-- What this exercise asks --
A – According to the David Foster Wallace text, which magazine listed ''Infinite Jest'' among the 100 best English-language novels from 1923 to 2005?
B – List every newspaper or magazine named in the David Foster Wallace text.
C – Resume the biography of David Foster Wallace from the point at which it stops.
BEGIN Text provided
David Foster Wallace (February 21, 1962 – September 12, 2008) was an American author of novels, short stories and essays, as well as a professor of English and creative writing. Wallace is widely known for his 1996 novel ''Infinite Jest'', which was cited by ''Time'' magazine as one of the 100 best English-language novels from 1923 to 2005.
Wallace's last, unfinished novel, ''The Pale King'', was published in 2011 and was a finalist for the 2012 Pulitzer Prize for Fiction. A biography of Wallace was published in September 2012, and an extensive critical literature on his work has developed in the past decade.
''Los Angeles Times'' book editor David Ulin has called Wallace "one of the most influential and innovative writers of the last 20 years."
==Personal life==

Wallace was born in Ithaca, New York, the son of Sally Jean (née Foster) and James Donald Wallace. In his early childhood, Wallace lived in Champaign, Illinois.〔Contrary to some reports in reliable sources, David Foster Wallace never lived in Philo, Illinois, nor even "set foot" there. (Boswell and Burn (eds.), 94)〕 In fourth grade, he moved to Urbana and attended Yankee Ridge school and Urbana High School. As an adolescent, Wallace was a regionally ranked junior tennis player, an experience he reflects upon in the essay "Derivative Sport in Tornado Alley" (first published in ''Harper's Magazine'' under the title "Tennis, Trigonometry, Tornadoes").
James D. Wallace, David's father, was a professor at the University of Illinois at Urbana-Champaign and is now Emeritus Professor. David's mother, Sally Foster Wallace, attended graduate school in English composition at the University of Illinois and became a professor of English at Parkland College—a community college in Champaign—where she won a national Professor of the Year award in 1996.
END Text provided
BEGIN Data provided
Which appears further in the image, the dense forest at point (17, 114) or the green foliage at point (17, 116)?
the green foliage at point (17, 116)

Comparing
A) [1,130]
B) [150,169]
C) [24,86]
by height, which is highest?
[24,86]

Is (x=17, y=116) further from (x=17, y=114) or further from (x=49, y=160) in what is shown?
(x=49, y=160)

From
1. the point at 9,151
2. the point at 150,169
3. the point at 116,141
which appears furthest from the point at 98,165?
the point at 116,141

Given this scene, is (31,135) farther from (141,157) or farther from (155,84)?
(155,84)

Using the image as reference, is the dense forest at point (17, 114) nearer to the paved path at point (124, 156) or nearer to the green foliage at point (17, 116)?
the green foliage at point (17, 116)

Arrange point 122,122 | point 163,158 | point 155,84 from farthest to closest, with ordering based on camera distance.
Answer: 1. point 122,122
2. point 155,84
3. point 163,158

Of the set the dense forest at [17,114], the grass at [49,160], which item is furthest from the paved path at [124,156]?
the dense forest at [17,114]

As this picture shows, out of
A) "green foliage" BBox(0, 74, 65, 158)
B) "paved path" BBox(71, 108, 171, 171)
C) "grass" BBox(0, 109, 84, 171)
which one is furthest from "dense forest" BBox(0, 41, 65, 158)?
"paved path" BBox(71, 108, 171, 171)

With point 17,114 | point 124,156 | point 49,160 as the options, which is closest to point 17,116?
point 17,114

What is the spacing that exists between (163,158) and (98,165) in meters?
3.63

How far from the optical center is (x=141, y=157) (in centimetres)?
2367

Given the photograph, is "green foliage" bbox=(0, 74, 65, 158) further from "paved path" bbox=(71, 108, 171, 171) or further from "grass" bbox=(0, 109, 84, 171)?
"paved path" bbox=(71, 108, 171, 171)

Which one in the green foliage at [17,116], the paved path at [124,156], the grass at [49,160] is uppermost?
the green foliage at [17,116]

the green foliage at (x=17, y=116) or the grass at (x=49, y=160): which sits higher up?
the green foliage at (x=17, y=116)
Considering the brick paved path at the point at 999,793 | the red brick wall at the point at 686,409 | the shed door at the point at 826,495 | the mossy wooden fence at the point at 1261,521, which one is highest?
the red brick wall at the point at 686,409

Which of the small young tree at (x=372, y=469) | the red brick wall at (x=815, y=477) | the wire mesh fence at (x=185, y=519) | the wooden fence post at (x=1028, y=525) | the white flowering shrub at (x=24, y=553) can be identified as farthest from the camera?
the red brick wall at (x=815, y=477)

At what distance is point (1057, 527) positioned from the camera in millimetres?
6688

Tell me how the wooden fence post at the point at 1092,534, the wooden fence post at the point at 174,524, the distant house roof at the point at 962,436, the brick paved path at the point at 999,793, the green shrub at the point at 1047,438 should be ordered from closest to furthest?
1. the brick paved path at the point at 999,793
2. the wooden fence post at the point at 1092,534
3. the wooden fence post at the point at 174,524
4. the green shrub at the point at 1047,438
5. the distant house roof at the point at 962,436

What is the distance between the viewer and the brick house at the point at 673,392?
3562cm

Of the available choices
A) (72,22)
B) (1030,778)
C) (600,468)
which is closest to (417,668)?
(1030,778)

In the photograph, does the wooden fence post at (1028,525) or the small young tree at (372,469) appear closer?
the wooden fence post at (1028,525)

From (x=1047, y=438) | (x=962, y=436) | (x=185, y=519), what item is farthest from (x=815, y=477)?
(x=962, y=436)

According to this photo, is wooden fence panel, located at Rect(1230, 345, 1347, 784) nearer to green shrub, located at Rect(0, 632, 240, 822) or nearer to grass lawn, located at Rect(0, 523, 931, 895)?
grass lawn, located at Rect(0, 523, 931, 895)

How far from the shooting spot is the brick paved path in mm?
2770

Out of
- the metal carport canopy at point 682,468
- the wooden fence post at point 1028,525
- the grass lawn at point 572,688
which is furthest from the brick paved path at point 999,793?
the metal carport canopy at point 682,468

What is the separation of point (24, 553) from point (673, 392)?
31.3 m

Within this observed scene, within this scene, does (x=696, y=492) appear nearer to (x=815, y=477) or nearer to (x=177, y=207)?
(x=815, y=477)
END Data provided
-- Task answers --
A – ''Time'' magazine

B – ''Time'', ''Harper's Magazine'', ''Los Angeles Times''

C –
Wallace attended his father's alma mater, Amherst College, and majored in English and philosophy. He participated in several extracurricular activities, including glee club; Wallace's sister recalls that "David had a lovely singing voice." Within philosophy Wallace pursued focuses in modal logic and mathematics. His philosophy senior thesis on modal logic was awarded the Gail Kennedy Memorial Prize and published posthumously as ''Fate, Time, and Language''. His other honors thesis, written for his English major, eventually became his first novel, ''The Broom of the System''. Wallace graduated ''summa cum laude'' for both theses in 1985. By the end of his undergraduate education, Wallace was committed to fiction; he told David Lipsky, "Writing (), I felt like I was using 97 percent of me, whereas philosophy was using 50 percent." He pursued a Master of Fine Arts degree in creative writing at the University of Arizona, completing it in 1987, by which time ''Broom'' had been published. Wallace moved to Boston for graduate school in philosophy at Harvard University, but left the program soon after.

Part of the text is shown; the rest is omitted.